Finding the read ratio of transcription termination data using R
1
0
Entering edit mode
5 weeks ago
margo ▴ 20

How would I write a code which finds >1.1 read ratio of -1 site (predicted transcription termination site) to +1 site (1 nt downstream transcription termination site) ? I have an annotated file within a dataframe in R which contains the following headings ‘seqnames’, ‘start’, ‘end’, ‘strand’, ‘predicted_term’. I also have count files in the form of bedgraph files for the positive and negative strand which look like this:

I am trying to write a code which will scan through my bedgraph files and count transcription termination site of each gene. I have written the following code so far:

count_TTS <- function(x) {
for (i in 1:nrow(df)){
if (df[ i , "strand" ]=="-"){
TES_start = df[ i , "start" ]
tmp=n_bed
}else{
TES_start = df[ i , "end" ]
tmp=p_bed
}
TESrange=c(TES_start: df[ i , "predicted_term" ])
TESrange = sort(TESrange)
tmp = tmp[ TESrange , ]
tmp = tmp[!is.na(tmp\$V2),]


Yet I am wanting to add to this code to find >1.1 read ratio of -1 site (predicted transcription termination site) to +1 site (1 nt downstream transcription termination site). Can anyone help?

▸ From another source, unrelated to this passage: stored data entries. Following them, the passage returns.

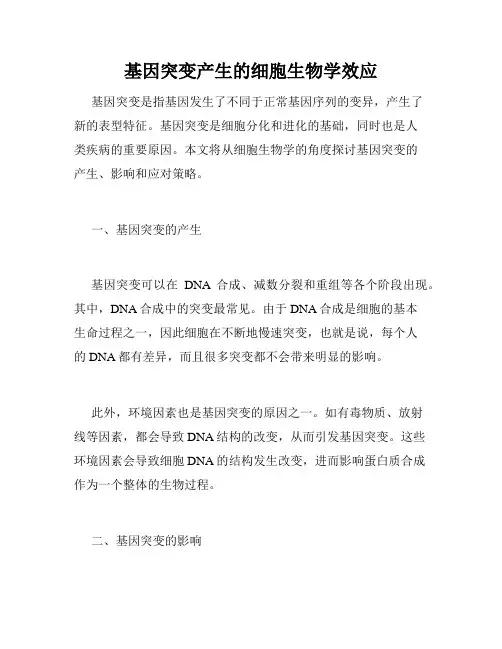 基因突变产生的细胞生物学效应

基因突变是指基因发生了不同于正常基因序列的变异，产生了新的表型特征。基因突变是细胞分化和进化的基础，同时也是人类疾病的重要原因。本文将从细胞生物学的角度探讨基因突变的产生、影响和应对策略。

一、基因突变的产生

基因突变可以在 DNA 合成、减数分裂和重组等各个阶段出现。其中，DNA 合成中的突变最常见。由于 DNA 合成是细胞的基本生命过程之一，因此细胞在不断地慢速突变，也就是说，每个人的 DNA 都有差异，而且很多突变都不会带来明显的影响。

此外，环境因素也是基因突变的原因之一。如有毒物质、放射线等因素，都会导致 DNA 结构的改变，从而引发基因突变。这些环境因素会导致细胞 DNA 的结构发生改变，进而影响蛋白质合成作为一个整体的生物过程。

二、基因突变的影响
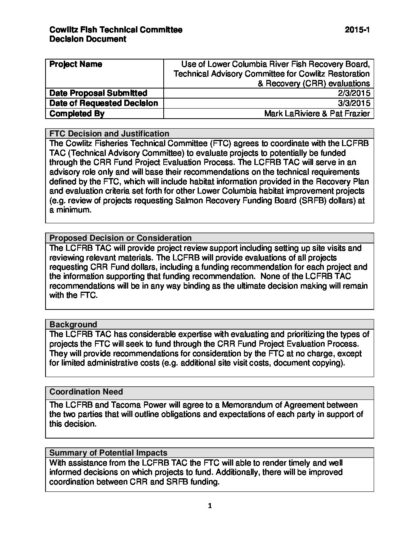 Cowlitz Fish Technical Committee 2015-1
Decision Document

| Project Name | Use of Lower Columbia River Fish Recovery Board, Technical Advisory Committee for Cowlitz Restoration & Recovery (CRR) evaluations |
|---|---|
| Date Proposal Submitted | 2/3/2015 |
| Date of Requested Decision | 3/3/2015 |
| Completed By | Mark LaRiviere & Pat Frazier |

FTC Decision and Justification
The Cowlitz Fisheries Technical Committee (FTC) agrees to coordinate with the LCFRB TAC (Technical Advisory Committee) to evaluate projects to potentially be funded through the CRR Fund Project Evaluation Process. The LCFRB TAC will serve in an advisory role only and will base their recommendations on the technical requirements defined by the FTC, which will include habitat information provided in the Recovery Plan and evaluation criteria set forth for other Lower Columbia habitat improvement projects (e.g. review of projects requesting Salmon Recovery Funding Board (SRFB) dollars) at a minimum.

Proposed Decision or Consideration
The LCFRB TAC will provide project review support including setting up site visits and reviewing relevant materials. The LCFRB will provide evaluations of all projects requesting CRR Fund dollars, including a funding recommendation for each project and the information supporting that funding recommendation. None of the LCFRB TAC recommendations will be in any way binding as the ultimate decision making will remain with the FTC.

Background
The LCFRB TAC has considerable expertise with evaluating and prioritizing the types of projects the FTC will seek to fund through the CRR Fund Project Evaluation Process. They will provide recommendations for consideration by the FTC at no charge, except for limited administrative costs (e.g. additional site visit costs, document copying).

Coordination Need
The LCFRB and Tacoma Power will agree to a Memorandum of Agreement between the two parties that will outline obligations and expectations of each party in support of this decision.

Summary of Potential Impacts
With assistance from the LCFRB TAC the FTC will able to render timely and well informed decisions on which projects to fund. Additionally, there will be improved coordination between CRR and SRFB funding.

1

ratio gtf igv R • 162 views
0
Entering edit mode
5 weeks ago
Trivas ▴ 440

Please do not use bedgraph files for this type of analysis. I've used bed files and bedtools coverage to calculate the coverage within specific regions, then convert those numbers to RPK, then finally calculate your ratio. Furthermore, if you're looking at read-through transcription/termination defects, you are better off looking at different windows (see Fig 3 here https://journals.asm.org/doi/full/10.1128/MCB.00181-18).

Finally, even if I'm totally misinterpreting your question, we cannot troubleshoot your code very easily. Please post text versions of the results of head so we can see what all of your tables look like including column names.

0
Entering edit mode

Thank you for getting back to me. I have converted my bedgraph file to a dataframe. I am wanting to write a code which applies the function to each row. Is there a way to implement a code within the function I have written above to calculate the ratio? The p_bed and n_bed are the names for my positive strand and negative strand count dataframes.